◆ **THE PROBLEM**
Nothing other than an exact copy of the records should be returned.

◆ **Saved entries**
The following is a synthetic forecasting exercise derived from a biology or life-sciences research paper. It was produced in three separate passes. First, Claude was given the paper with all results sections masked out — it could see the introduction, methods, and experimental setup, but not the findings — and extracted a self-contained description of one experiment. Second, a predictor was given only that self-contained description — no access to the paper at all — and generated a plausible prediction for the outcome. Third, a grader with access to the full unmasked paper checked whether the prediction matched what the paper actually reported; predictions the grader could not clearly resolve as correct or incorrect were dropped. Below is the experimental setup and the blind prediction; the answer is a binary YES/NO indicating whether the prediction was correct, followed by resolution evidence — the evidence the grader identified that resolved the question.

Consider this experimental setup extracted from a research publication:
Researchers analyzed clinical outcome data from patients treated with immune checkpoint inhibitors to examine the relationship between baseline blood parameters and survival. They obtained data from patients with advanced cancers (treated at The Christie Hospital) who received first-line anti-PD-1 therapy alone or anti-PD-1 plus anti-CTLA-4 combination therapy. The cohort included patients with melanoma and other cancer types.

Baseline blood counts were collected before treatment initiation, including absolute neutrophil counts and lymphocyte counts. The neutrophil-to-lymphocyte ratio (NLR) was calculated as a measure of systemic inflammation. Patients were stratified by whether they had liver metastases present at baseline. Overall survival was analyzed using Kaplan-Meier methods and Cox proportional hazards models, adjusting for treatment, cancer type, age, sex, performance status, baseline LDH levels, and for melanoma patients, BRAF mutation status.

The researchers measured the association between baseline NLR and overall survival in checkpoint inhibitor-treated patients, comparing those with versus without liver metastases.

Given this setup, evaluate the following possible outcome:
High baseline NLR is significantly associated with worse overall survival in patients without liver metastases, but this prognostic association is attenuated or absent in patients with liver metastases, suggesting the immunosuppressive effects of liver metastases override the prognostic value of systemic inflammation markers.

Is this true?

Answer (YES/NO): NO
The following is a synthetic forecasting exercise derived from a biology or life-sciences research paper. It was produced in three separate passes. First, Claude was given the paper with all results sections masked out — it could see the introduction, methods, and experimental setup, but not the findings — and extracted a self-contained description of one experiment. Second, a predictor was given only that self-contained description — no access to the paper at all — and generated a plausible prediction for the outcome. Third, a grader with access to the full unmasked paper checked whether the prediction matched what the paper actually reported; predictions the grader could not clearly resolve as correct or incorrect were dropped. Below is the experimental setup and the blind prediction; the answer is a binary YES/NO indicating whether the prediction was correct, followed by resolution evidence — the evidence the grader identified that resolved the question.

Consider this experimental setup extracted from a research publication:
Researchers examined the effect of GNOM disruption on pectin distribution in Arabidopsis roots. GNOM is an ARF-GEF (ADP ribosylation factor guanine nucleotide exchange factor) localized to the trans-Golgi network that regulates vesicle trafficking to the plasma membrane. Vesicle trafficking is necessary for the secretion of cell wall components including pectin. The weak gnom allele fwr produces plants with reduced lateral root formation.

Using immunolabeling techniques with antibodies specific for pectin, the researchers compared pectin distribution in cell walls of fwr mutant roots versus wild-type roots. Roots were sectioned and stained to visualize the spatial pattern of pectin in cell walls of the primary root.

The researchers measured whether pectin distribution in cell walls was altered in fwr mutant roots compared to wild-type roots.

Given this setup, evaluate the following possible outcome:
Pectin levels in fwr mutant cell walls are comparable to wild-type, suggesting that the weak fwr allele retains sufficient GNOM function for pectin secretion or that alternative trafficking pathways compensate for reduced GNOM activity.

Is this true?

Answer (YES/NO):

◆ **FINAL ANSWER**
The following is a synthetic forecasting exercise derived from a biology or life-sciences research paper. It was produced in three separate passes. First, Claude was given the paper with all results sections masked out — it could see the introduction, methods, and experimental setup, but not the findings — and extracted a self-contained description of one experiment. Second, a predictor was given only that self-contained description — no access to the paper at all — and generated a plausible prediction for the outcome. Third, a grader with access to the full unmasked paper checked whether the prediction matched what the paper actually reported; predictions the grader could not clearly resolve as correct or incorrect were dropped. Below is the experimental setup and the blind prediction; the answer is a binary YES/NO indicating whether the prediction was correct, followed by resolution evidence — the evidence the grader identified that resolved the question.

Consider this experimental setup extracted from a research publication:
Researchers analyzed clinical outcome data from patients treated with immune checkpoint inhibitors to examine the relationship between baseline blood parameters and survival. They obtained data from patients with advanced cancers (treated at The Christie Hospital) who received first-line anti-PD-1 therapy alone or anti-PD-1 plus anti-CTLA-4 combination therapy. The cohort included patients with melanoma and other cancer types.

Baseline blood counts were collected before treatment initiation, including absolute neutrophil counts and lymphocyte counts. The neutrophil-to-lymphocyte ratio (NLR) was calculated as a measure of systemic inflammation. Patients were stratified by whether they had liver metastases present at baseline. Overall survival was analyzed using Kaplan-Meier methods and Cox proportional hazards models, adjusting for treatment, cancer type, age, sex, performance status, baseline LDH levels, and for melanoma patients, BRAF mutation status.

The researchers measured the association between baseline NLR and overall survival in checkpoint inhibitor-treated patients, comparing those with versus without liver metastases.

Given this setup, evaluate the following possible outcome:
High baseline NLR is significantly associated with worse overall survival in patients without liver metastases, but this prognostic association is attenuated or absent in patients with liver metastases, suggesting the immunosuppressive effects of liver metastases override the prognostic value of systemic inflammation markers.

Is this true?

Answer (YES/NO): NO
The following is a synthetic forecasting exercise derived from a biology or life-sciences research paper. It was produced in three separate passes. First, Claude was given the paper with all results sections masked out — it could see the introduction, methods, and experimental setup, but not the findings — and extracted a self-contained description of one experiment. Second, a predictor was given only that self-contained description — no access to the paper at all — and generated a plausible prediction for the outcome. Third, a grader with access to the full unmasked paper checked whether the prediction matched what the paper actually reported; predictions the grader could not clearly resolve as correct or incorrect were dropped. Below is the experimental setup and the blind prediction; the answer is a binary YES/NO indicating whether the prediction was correct, followed by resolution evidence — the evidence the grader identified that resolved the question.

Consider this experimental setup extracted from a research publication:
Researchers examined the effect of GNOM disruption on pectin distribution in Arabidopsis roots. GNOM is an ARF-GEF (ADP ribosylation factor guanine nucleotide exchange factor) localized to the trans-Golgi network that regulates vesicle trafficking to the plasma membrane. Vesicle trafficking is necessary for the secretion of cell wall components including pectin. The weak gnom allele fwr produces plants with reduced lateral root formation.

Using immunolabeling techniques with antibodies specific for pectin, the researchers compared pectin distribution in cell walls of fwr mutant roots versus wild-type roots. Roots were sectioned and stained to visualize the spatial pattern of pectin in cell walls of the primary root.

The researchers measured whether pectin distribution in cell walls was altered in fwr mutant roots compared to wild-type roots.

Given this setup, evaluate the following possible outcome:
Pectin levels in fwr mutant cell walls are comparable to wild-type, suggesting that the weak fwr allele retains sufficient GNOM function for pectin secretion or that alternative trafficking pathways compensate for reduced GNOM activity.

Is this true?

Answer (YES/NO):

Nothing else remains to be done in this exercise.